Uppsala Park plays host to Fairy Noon today, a performance of five separate fairy tales ranging from folk classics to more haunting selections. There will be three different renditions of the tales throughout the day and tickets start at 500 rubles ($13.80) for adults and 300 rubles ($8.30) for children.


Classic Finnish cartoon characters the Moomins expect to receive a warm welcome from Russian fans during todays Moomin Festival at the Pearl Plaza Shopping Center at 51 Petergofskoye Shosse. Become a kid again or introduce a new generation to the beloved creation of Finnish writer Tove Jansson.



Sunday, Aug. 24


The tortured genius of Dutch master Vincent van Gogh gets his day in the centers Konnushnaya Ploschad during Make Art Like Van Gogh, a daylong celebration of the artist that will allow amateur artists to try and replicate the work that made the famed painter world-renowned.

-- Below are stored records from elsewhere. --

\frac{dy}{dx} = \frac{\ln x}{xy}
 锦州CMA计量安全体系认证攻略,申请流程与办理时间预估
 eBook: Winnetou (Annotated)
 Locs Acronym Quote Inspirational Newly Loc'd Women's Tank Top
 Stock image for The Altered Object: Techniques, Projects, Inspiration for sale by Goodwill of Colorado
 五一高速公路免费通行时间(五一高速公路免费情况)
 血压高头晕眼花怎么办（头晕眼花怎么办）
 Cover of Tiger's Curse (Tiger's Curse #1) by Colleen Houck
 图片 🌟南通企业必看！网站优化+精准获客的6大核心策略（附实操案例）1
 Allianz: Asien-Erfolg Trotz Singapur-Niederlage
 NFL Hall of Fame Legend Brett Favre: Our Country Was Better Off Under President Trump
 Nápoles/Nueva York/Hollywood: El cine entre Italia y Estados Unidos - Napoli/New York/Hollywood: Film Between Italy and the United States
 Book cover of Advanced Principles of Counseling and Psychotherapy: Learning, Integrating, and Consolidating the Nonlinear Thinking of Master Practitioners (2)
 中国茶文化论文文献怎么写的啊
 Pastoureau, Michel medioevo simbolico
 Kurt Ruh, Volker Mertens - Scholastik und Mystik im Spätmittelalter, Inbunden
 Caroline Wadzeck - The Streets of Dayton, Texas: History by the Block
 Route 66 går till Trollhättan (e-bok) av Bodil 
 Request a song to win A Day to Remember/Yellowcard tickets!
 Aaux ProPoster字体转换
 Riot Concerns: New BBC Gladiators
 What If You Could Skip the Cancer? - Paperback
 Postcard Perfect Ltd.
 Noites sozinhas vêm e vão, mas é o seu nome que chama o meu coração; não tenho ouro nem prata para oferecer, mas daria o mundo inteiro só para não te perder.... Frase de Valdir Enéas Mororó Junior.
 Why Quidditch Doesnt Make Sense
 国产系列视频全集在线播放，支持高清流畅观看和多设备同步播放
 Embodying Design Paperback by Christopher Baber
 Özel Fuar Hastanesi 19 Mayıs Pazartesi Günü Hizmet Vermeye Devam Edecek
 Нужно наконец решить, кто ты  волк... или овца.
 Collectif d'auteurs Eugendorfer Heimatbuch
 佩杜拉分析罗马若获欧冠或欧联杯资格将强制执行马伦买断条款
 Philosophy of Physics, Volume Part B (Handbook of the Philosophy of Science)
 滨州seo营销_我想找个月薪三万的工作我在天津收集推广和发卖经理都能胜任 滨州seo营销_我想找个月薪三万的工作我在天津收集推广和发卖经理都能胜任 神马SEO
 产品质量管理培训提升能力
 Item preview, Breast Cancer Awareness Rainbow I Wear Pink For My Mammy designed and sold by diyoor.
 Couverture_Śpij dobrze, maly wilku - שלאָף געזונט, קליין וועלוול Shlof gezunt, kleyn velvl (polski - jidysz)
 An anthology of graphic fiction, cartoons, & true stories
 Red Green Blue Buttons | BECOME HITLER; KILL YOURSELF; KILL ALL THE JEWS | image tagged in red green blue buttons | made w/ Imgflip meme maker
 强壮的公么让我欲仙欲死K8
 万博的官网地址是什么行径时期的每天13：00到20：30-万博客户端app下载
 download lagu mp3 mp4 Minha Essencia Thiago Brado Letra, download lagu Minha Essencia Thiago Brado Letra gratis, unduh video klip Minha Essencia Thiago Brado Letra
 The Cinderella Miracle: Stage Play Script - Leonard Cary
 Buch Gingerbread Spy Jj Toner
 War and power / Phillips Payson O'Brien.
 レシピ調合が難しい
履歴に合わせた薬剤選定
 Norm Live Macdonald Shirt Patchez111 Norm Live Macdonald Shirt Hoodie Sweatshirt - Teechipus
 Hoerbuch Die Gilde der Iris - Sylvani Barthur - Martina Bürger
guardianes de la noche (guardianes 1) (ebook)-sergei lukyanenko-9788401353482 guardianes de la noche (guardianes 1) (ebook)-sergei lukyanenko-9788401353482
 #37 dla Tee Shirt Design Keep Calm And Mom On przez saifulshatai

Experience a variety of dances highlighting the diversity of the world around as at the final day of the Ethno-Dance International Dance Festival that has been at the St. Petersburg Humanitarian University of Trade Unions this past week. Tonights performance will feature Egyptian dancers accompanied by local orchestras.



Monday, Aug. 25


Today kicks off the Elena Obraztsovoy International Competition for Young Vocalists in the large hall of the Shostakovich Philharmonic. Talented youngsters will showcase their range over the next six days before a winner is chosen on Aug. 30.



Tuesday, Aug. 26


Love movies but hate all those words? Then check out Rodina Cinema Centers Factor of Consensus film forum this evening. Silent movie classics from the beginning of the 20th century will be screened and accompanied by a pianist, who will provide the soundtrack for the ongoing action. The screenings begin at 7 p.m. Check Rodinas website for more details.